ET si on inventait la cité de demain


Et si on inventait la cité de demain ?

La CGT Construction Bois Ameublement engage un débat : sur le thème de la Cité de demain dans le cadre de son prochain congrès fin mai 2021.

Chaque salarié de son secteur est impliqué dans le processus de construction. (de la production des matières premières, les études, l’architecture jusqu’à la construction des bâtiments).

La cité de demain doit prendre en compte les besoins de la population.

La cité de demain doit être un lieu de démocratie sociale.

Elle devra aussi prendre en compte la problématique de l’urgence climatique et environnementale.
Réduire dès à présent l’impact environnemental des ouvrages en matière d’émission de CO2 et de pollution est urgent car ce sont nos générations qui peuvent encore agir sur les leviers pour que la planète ne continue pas à se réchauffer.

La consommation des bâtiments, la vie des ouvrages, leurs entretiens et leurs déconstructions doivent être pris en compte dès leurs études. La généralisation des rénovations doit être aussi privilégiée pour limiter les émissions de gaz à effet de serre.

Nous devons créer les filières locales pour la fabrication des matériaux de construction moins polluants. En Nouvelle Aquitaine nous pouvons utiliser les biosources comme le bois, le chanvre, la paille, ou les matériaux recyclés. Dans des carrières au plus près des ouvrages les matériaux comme la pierre ou la chaux doivent favoriser mais être extraits de manière raisonnée.

Les projets de constructions doivent être portés par la population et leurs représentants politiques.

L’acte de construire doit être un ensemble qui doit prendre en compte l’aménagement du territoire, que ce soit en termes de besoin de services publics pour la population (écoles, crèches, hôpitaux, relais municipaux…) mais aussi en terme de réseaux de transports (rails ou routiers).

Le lobbying des promoteurs immobiliers ou des groupes internationaux de la construction (Vinci-Bouygues Eiffage) qui imposent leurs vues mercantilles en créant des projets de mises en chantiers, doit être banni.
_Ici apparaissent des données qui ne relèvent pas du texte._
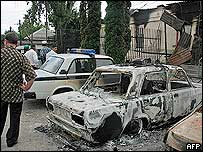 A burnt car in front of a police station in the main Ingush town of Nazran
Aujourd’hui, sont développés des logements dans les centres villes, logements souvent inaccessibles en raison du montant des loyers à tous les salariés qui doivent en conséquence s’éloigner de leurs lieux de travail dans des zones dites périurbaines.

Il serait nécessaire qu’il y ait une véritable planification pour aller vers des constructions plus écologiques et répondant véritablement aux besoins en logement sociaux.

Le secteur du Bâtiment devrait fournir des milliers de Logement sociaux. (117 828 demandes non attribuées fin 2015 en Nouvelle Aquitaine). Répondre à ces besoins permettrait de créer des milliers d’emplois.

L’accumulation de plans de financement au coup par coup, comme le plan d’aides de financements sur l’isolation, sans contrôle de l’état, ne répond pas à l’urgence environnementale mais a fait émerger certaines entreprises véreuses.

7 milliards 500 Millions d’Euros viennent d’être attribués dans le plan de relance par l’état pour le bâtiment (dont 6 milliards 7 pour la rénovation énergétique et 500 millions pour les logements sociaux). Il est regrettable que le gouvernement prenne un milliard d’euros de ce budget dans les caisses d’action logement (ex :1%) ce qui sera en moins sur le logement social.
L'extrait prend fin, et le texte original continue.